Frankie Knuckles (born January 18, 1955 in New York City and died March 31, 2014 in Chicago) was a DJ, producer and remix artist. He has earned the appellation "The Godfather of House."
While studying Textile Design at FIT in Manhattan, Knuckles began working as a DJ. He played soul, disco and R&B at The Continental Baths (1968) with fellow-DJ Larry Levan. Shortly after this, he began to gain notoriety and played at Better Days. When the Warehouse opened in Chicago in 1977 he was invited to play on a regular basis. He continued DJing there until 1982, at which point he started his own club, The Power Plant. When business difficulties caused it to fold, he moved back to NYC, and was the featured resident DJ at The World, and also had numerous subsequent residencies, including The Choice.
It was around this time that he began to immerse himself in producing, remixing and recording. His career really took off as a result. His earliest remixes include First Choice's "Let No Man Put Asunder" and Jago's "I'm Going To Go". As house music gained momentum, pioneering producer Chip E. took Frankie under his tutelage and produced Frankie's first recording, "You Can't Hide", featuring vocalist Ricky Dillard. Then came more production work, including Jamie Principle's "Baby Wants to Ride", and later, "Tears (feat. Robert Owens)" with Satoshi Tomiie.
Knuckles did a number of popular Def Classic Mixes with John Poppo as sound engineer. Knuckles partnered with David Morales on Def Mix Productions. With several important original productions and remixes to his name, by the early 1990s, Knuckles was becoming a well-known name in the increasingly popular house music genre.
In 1991, Knuckles' debut album Beyond the Mix, released on Virgin Records, contained "The Whistle Song". The Def Classic Mix of "Change" by Lisa Stansfield done around this period also featured the whistle like motif. Another track from the album, "Rain Falls" featured vocals from Lisa Michaelis. Key remixes from this time include his rework of the Electribe 101 anthem "Talking With Myself" and "Where Love Lives" by Alison Limerick. 8,000 copies of the album had sold by 2004.
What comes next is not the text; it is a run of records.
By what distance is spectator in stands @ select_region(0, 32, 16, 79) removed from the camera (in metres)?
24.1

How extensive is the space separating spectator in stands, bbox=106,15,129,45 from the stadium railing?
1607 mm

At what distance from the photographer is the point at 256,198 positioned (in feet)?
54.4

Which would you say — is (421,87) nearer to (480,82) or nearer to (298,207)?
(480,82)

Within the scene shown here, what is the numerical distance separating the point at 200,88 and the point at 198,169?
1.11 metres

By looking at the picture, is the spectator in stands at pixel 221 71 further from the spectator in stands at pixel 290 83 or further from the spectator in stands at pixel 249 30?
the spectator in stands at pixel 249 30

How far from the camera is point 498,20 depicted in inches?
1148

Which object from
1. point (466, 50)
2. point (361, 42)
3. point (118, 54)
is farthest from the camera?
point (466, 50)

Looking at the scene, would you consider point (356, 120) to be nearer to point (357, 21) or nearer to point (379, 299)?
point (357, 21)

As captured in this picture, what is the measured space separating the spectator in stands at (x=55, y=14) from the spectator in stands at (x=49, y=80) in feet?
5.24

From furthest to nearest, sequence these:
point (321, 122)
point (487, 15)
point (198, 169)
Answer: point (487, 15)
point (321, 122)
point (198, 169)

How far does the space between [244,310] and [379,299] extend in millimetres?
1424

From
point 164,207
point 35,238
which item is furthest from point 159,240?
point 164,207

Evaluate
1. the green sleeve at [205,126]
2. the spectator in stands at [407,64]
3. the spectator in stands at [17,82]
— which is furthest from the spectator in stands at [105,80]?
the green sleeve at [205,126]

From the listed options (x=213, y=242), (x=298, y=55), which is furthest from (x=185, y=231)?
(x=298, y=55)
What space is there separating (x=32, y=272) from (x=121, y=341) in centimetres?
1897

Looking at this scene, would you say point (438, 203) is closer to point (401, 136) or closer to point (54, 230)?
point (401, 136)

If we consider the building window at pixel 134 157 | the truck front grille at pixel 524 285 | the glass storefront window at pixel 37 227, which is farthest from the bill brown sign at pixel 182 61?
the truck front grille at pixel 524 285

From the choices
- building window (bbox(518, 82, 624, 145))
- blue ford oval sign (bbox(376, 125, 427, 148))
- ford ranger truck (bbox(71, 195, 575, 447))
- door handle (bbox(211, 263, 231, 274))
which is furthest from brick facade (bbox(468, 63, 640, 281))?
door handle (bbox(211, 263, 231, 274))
When Junior Vasquez took a sabbatical from Manhattan's The Sound Factory, he took over and launched a successful run as resident DJ until Vasquez made his return, at which point Knuckles became the resident DJ at The Sound Factory Bar. Knuckles remained part of the underground scene. Knuckles won the 1997 Grammy Award for Remixer of the Year, Non-Classical.
Knuckles continued to work as a remixer through the 1990s and into the next decade, reworking tracks from Michael Jackson, Luther Vandross, Diana Ross, Eternal and Toni Braxton. He released several new singles, including "Keep on Movin'" and a re-issue of an earlier hit "Bac N Da Day" with Definity Records. In 1995, he released his second album titled Welcome to the Real World. By 2004, 13,000 copies had sold.
In 2004, he released a thirteen track album of original material - his first in over a decade, entitled A New Reality, which was critically well received. In October 2004 "Your Love" appeared in the videogame Grand Theft Auto: San Andreas, playing on house music radio station, SF-UR. On 19 September 2005, Knuckles was inducted into the Dance Music Hall of Fame for his outstanding achievement as a DJ.
Knuckles is featured in the 2006 documentary film, The UnUsual Suspects - Once Upon a Time in House Music by Chip E., and the 2005 documentary film, Maestro by Josell Ramos.